– Холод собачий! – пожаловалась Ирина, уже совершенно пришедшая в себя после «похмельного» сна в самолете (по моим прикидкам, она вылакала не менее полутора литров крепчайшего алкоголя). – С каким наслаждением я забралась бы сейчас в горячую ванну!
– До настоящих морозов еще далеко, – успокоил я ее. – Но ты оглядись: какая красота вокруг!
– Дырища!
– Не оскорбляй, пожалуйста, патриотических чувств моих земляков! Поскучай немного, а я двину на поиски машины. Возможно, у твоего драгоценного дядюшки имеется ванна, и твоя мечта осуществится. Хотя вряд ли. Тут предпочитают русскую баню. С раскаленными камнями, вениками и парилкой. Впрочем, обсудишь этот вопрос с дядюшкой.

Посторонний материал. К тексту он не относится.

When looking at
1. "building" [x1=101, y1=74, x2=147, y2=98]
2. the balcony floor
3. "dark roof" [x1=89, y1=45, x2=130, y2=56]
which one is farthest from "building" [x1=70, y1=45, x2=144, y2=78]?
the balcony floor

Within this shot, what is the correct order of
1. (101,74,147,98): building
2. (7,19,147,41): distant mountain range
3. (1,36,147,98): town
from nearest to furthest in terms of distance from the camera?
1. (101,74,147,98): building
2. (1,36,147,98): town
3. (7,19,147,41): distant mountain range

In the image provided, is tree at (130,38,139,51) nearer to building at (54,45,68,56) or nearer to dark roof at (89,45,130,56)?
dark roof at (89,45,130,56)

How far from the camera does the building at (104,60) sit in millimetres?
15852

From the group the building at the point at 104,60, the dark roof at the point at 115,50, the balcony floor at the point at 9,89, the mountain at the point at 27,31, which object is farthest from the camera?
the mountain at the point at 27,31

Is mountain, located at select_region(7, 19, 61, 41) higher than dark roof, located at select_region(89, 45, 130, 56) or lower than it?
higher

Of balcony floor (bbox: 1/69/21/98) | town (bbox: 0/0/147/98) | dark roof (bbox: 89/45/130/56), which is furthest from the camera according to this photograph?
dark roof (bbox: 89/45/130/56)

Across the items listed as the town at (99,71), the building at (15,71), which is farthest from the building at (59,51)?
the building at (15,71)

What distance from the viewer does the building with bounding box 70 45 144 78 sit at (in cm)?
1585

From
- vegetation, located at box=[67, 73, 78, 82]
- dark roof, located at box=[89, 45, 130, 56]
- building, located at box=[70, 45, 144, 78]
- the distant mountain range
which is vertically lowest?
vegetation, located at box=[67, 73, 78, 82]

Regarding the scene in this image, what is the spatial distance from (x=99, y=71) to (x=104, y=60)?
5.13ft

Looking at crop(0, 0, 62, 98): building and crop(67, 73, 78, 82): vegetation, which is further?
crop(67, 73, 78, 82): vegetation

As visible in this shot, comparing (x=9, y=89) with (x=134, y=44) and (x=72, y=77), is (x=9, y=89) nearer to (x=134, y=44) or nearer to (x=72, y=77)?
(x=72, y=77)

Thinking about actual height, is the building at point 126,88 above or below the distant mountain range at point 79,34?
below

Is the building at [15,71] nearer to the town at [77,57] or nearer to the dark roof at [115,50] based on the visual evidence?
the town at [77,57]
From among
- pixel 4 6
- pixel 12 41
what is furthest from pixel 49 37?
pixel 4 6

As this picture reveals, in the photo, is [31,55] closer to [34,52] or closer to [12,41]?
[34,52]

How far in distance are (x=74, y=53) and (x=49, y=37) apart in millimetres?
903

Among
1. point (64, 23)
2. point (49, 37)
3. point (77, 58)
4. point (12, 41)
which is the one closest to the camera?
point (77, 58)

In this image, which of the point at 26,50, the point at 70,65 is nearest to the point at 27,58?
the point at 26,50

Она посмотрела на меня, прищурившись:
– Ты говоришь так, будто не собираешься ехать к нему вместе со мной.
– Точно! – кивнул я.
– Но почему?! Мы так не договаривались!
– А как мы могли договориться, если ты всё время поддавала в самолете? Извини, но я еще раз обмозговал ситуацию и пришел к выводу, что должен принять кое-какие меры предосторожности.
– Какие еще меры, Ярик?! – страдальчески поморщилась она.
– Элементарные. Опасное путешествие на Восток, да еще в глубинку, требует денег. У тебя деньги есть? Нет? Ну, то-то же! Судя по твоим рассказам, дядюшка Алеша тоже не олигарх и находит утешение в куплете из известного шлягера: «мои года – моё богатство». А кто будет финансировать поездку? Кто заплатит денежки за турне по местам, кто всё продается и покупается? Вот я и хочу встретиться с двумя-тремя корешами, о существовании которых тебе говорил, и подзанять у них на дорожку. В разумных пределах, разумеется. Авось, в конечном счете, окажусь в прибытке. Словом, если кореша мне не откажут, то завтра утром прикачу в Атамановку при полном параде. Да и вам с дядюшкой так сподручнее: сможете без помех обсудить все свои заморочки.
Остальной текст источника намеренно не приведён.